La Commission européenne a obtenu le feu vert politique pour relever fortement les seuils d’acétamipride autorisés dans le miel, malgré les alertes scientifiques et l’opposition d’une partie des eurodéputés. Sont en jeu la protection des pollinisateurs, la santé humaine et l’ouverture du marché aux miels importés.
En cinq mois, Bruxelles aura multiplié par vingt la limite maximale de résidus d’acétamipride autorisée, passant de 0,05 mg/kg à 1 mg/kg. Un choix d’autant plus explosif que ce néonicotinoïde est interdit en France depuis 2018 pour ses effets sur l’environnement. « Quand les abeilles butinent, elles peuvent ramener des molécules d’acétamipride à la ruche, qui vont ensuite se retrouver dans le miel », explique Muriel Pascal, apicultrice bio en Lozère.
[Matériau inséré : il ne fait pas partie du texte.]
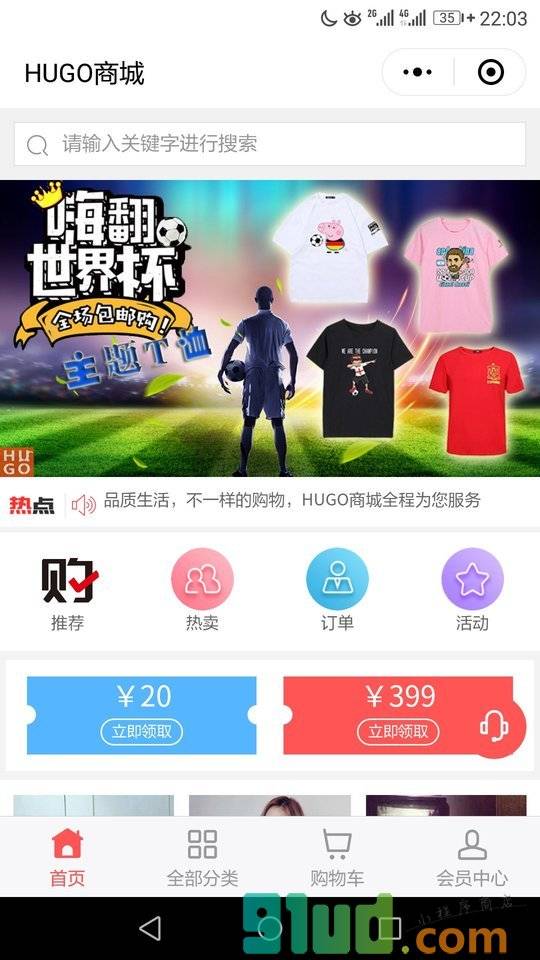 HUGO商城小程序截图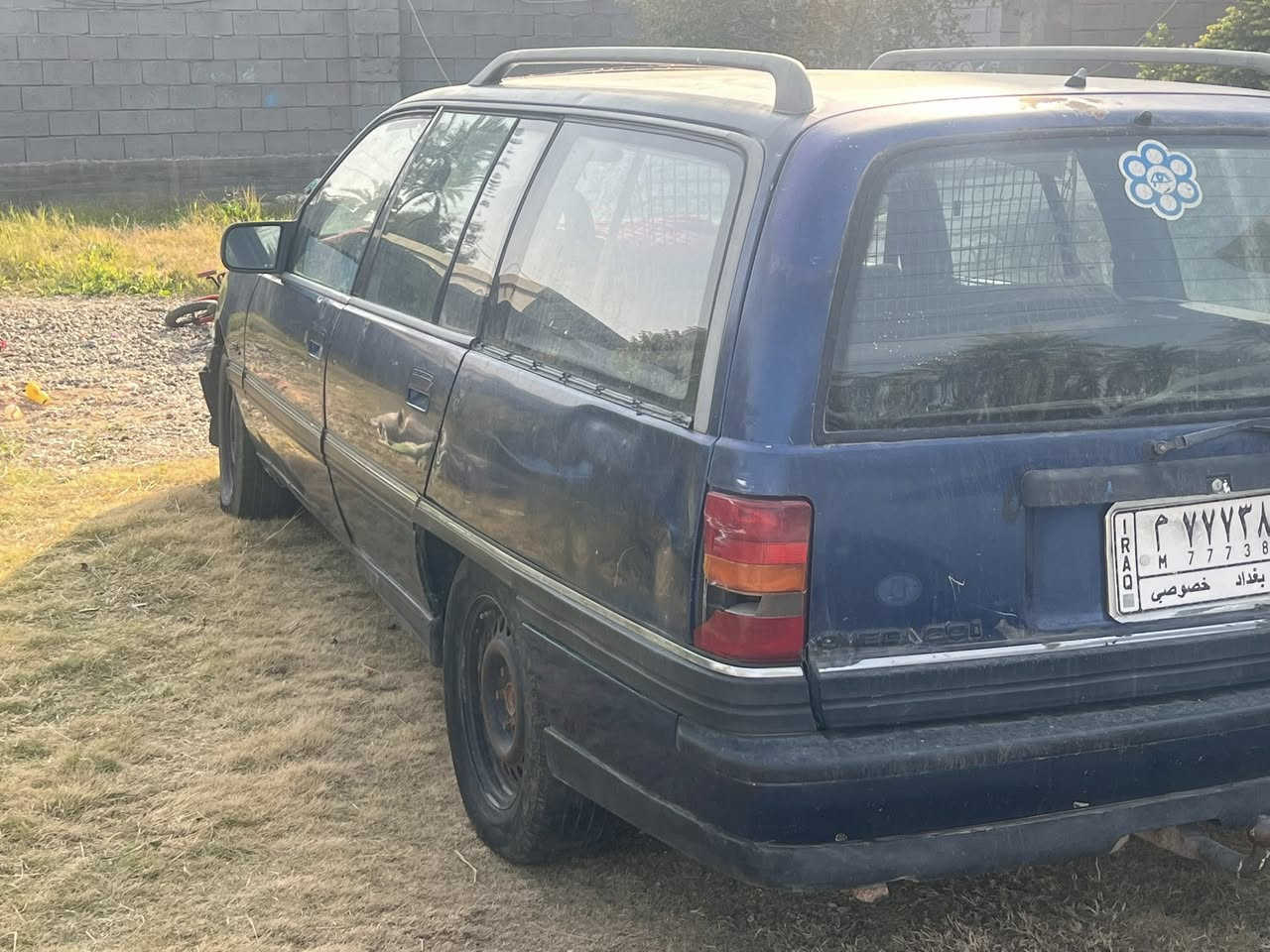 اوبل ستيشن رقم بغداد موديل ١٩٩٣ العنوان الانبار صقلاويه  للاستفسار ***********
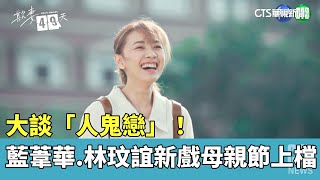 [情報] 欺妻49天EP1預告(PTS2&CTS/藍葦華/林玟誼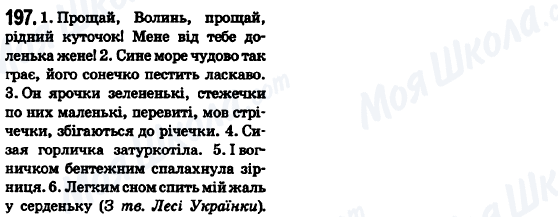 ГДЗ Українська мова 6 клас сторінка 198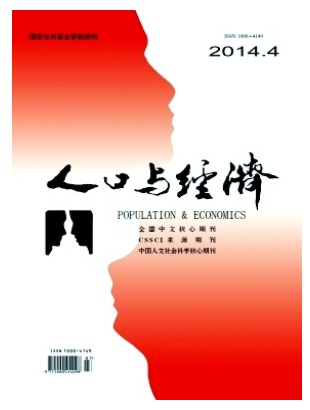人口与经济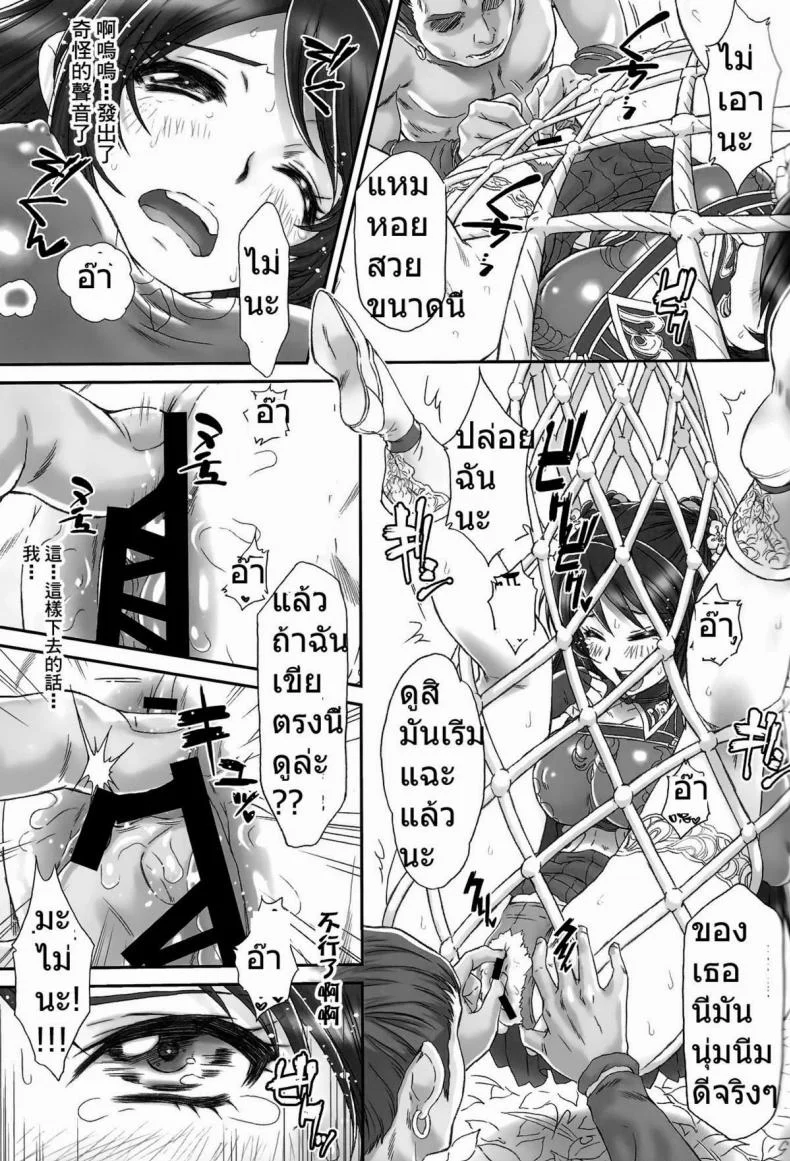 กวนอึ๋นผิง เสีย(หลาย)ท่า [Momoya Show-Neko] Guan Yinping Muzan หน้า 8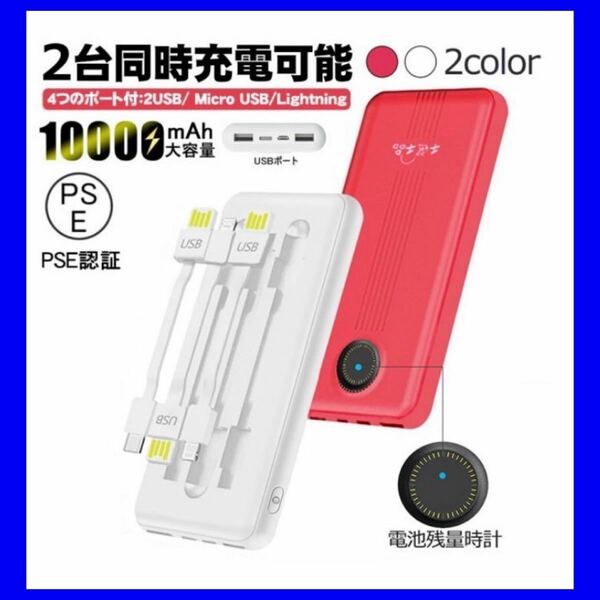 【在庫わずか】モバイルバッテリー PSE認証済み 旅行 防災グッズ 10000mAh ホワイト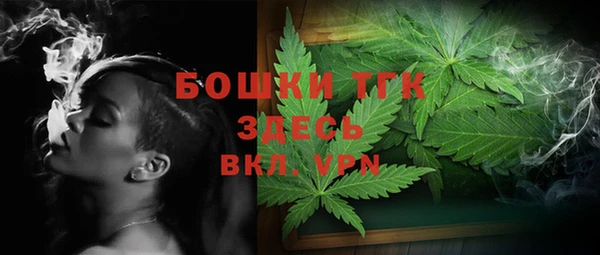 спиды Дмитровск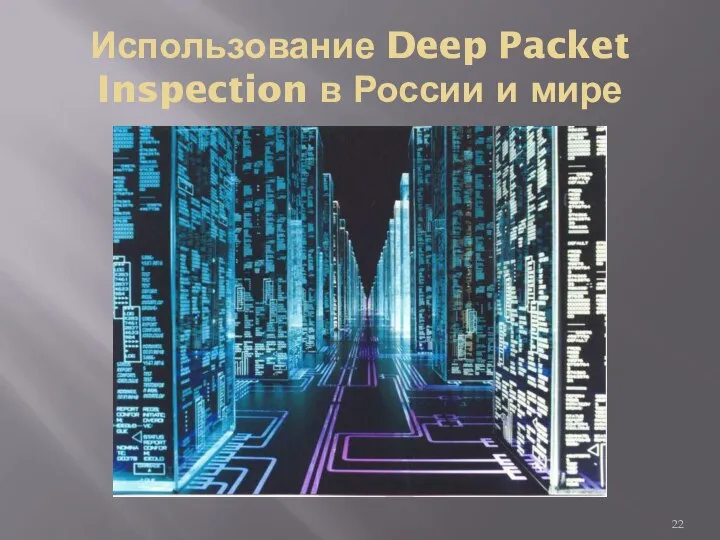 Использование Deep Packet Inspection в России и мире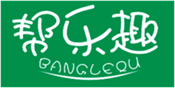  帮乐趣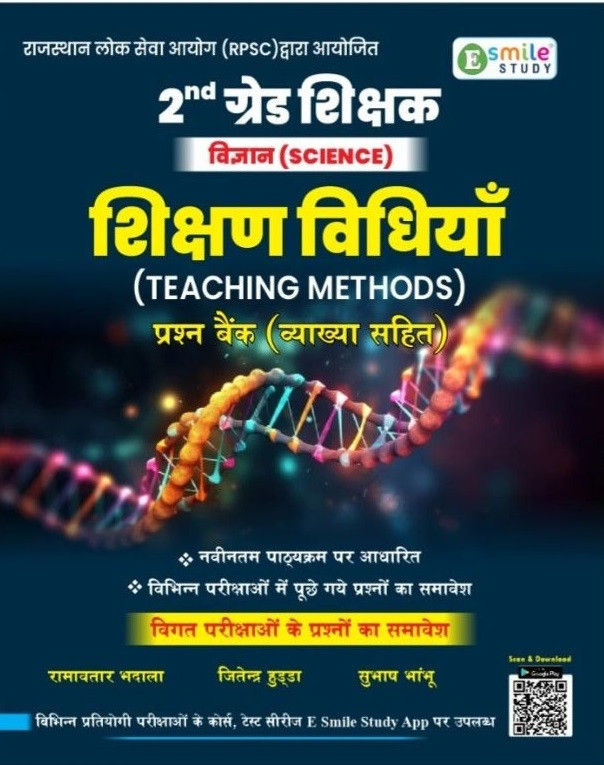 E Smile Study Second Grade Vigyan Shikshan Vidhiya (Science Teaching Methods) Question Bank New Edition June 2026 By Ramavatar Bhadana, Jitendra Hudda, and Subhash Bambu
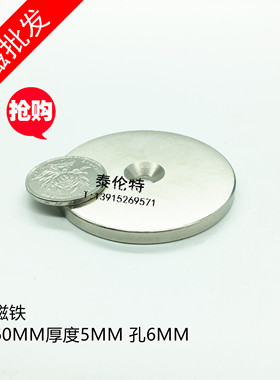 强力磁铁60/80/100薄片5MM带孔/无孔 圆形钕铁硼吸铁石稀土强磁钢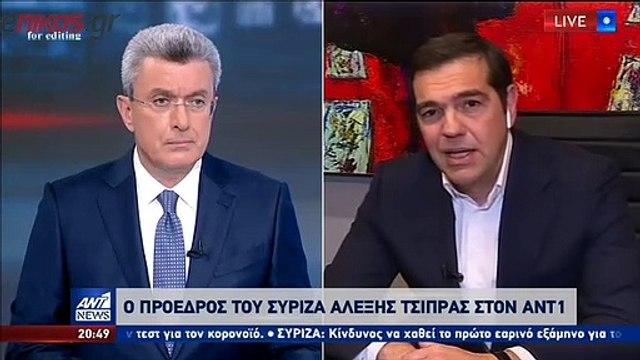 ΑΛΕΞΗΣ ΤΣΙΠΡΑΣ-ΣΥΝΕΝΤΕΥΞΗ ΑΝΤ1-ΕΥΡΩΠΗ
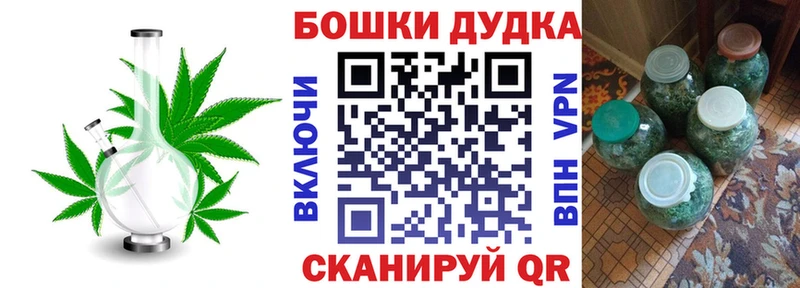 Купить где  Кудрово  Бошки Шишки VHQ 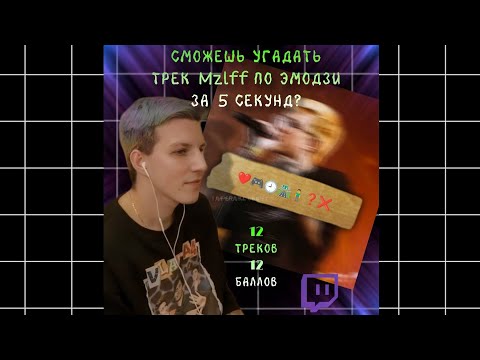 Видео: Сможешь угадать трек Mzlff по эмодзи за 5 секунд? #mzlff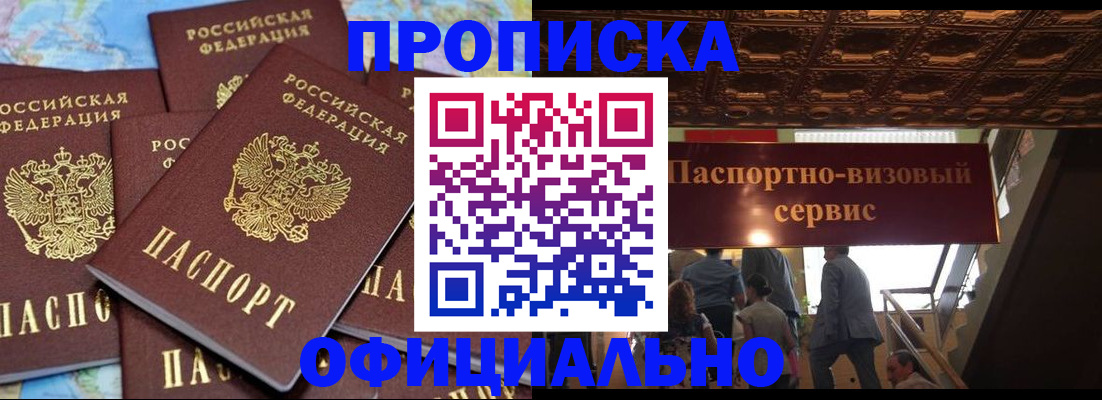 прописка от собственника в Котовске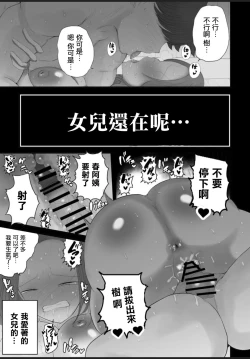 Page 3 of 押しに弱い熟女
En mai 2024, l’Autorité européenne de sécurité des aliments recommandait de réduire drastiquement l’exposition humaine à cette substance, en raison d’incertitudes sanitaires, notamment neurotoxiques. Comme le rapporte Reporterre, des traces ont déjà été détectées dans l’urine de nouveau-nés et le liquide céphalo-rachidien d’enfants. Pourtant, la Commission a choisi d’anticiper l’assouplissement plutôt que la précaution, tout en mandatant l’Efsa pour approfondir l’évaluation des risques. Une ligne dénoncée par plusieurs élus.
Pour l’eurodéputée écologiste Marie Toussaint, l’objectif serait de « tirer les normes vers le bas » afin de faciliter l’importation de miels étrangers, parfois plus chargés en résidus. La demande initiale de relèvement émane d’Albaugh Europe, filiale d’un géant agrochimique qui commercialise des insecticides à base d’acétamipride hors UE. « On peut donc s’interroger sur l’indépendance de ces recherches scientifiques », souligne-t-elle.
Chez les apiculteurs, comme chez leurs collègue agriculteurs, finalement, la colère est vive. « 1 milligramme d’acétamipride par kilo de miel… C’est énorme ! », alerte Muriel Pascal. Le toxicologue Jean-Marc Bonmatin prévient aussi d’un signal délétère envoyé au monde agricole : « allez-y ! vous pouvez traiter à fond puisque les seuils ont été relevés ! ». Malgré une tentative parlementaire pour bloquer la mesure, rejetée mi-décembre, la nouvelle norme entrera en vigueur dans les prochains mois.